#### [THE TASK]
Please take the lines from the one holding "Устойчив к агрессивным" through the one holding "Можно использовать в" in the data below and copy them exactly.

[EXERCISE MATERIALS Boundary: Start]

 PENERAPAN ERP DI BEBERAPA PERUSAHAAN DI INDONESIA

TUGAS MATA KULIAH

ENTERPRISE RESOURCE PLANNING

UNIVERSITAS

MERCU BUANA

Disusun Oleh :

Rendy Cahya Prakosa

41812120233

[EXERCISE MATERIALS Boundary: End]
[EXERCISE MATERIALS Boundary: Start]

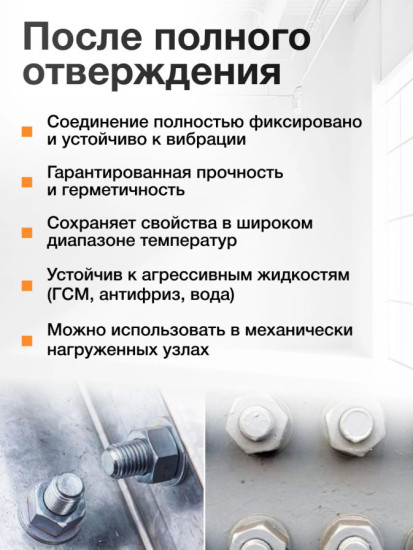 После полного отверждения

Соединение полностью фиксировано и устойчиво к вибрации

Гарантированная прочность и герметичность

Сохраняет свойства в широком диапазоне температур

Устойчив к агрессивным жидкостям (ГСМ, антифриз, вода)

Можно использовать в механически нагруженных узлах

[EXERCISE MATERIALS Boundary: End]

#### [WRITTEN REPLY]
Устойчив к агрессивным жидкостям (ГСМ, антифриз, вода)

Можно использовать в механически нагруженных узлах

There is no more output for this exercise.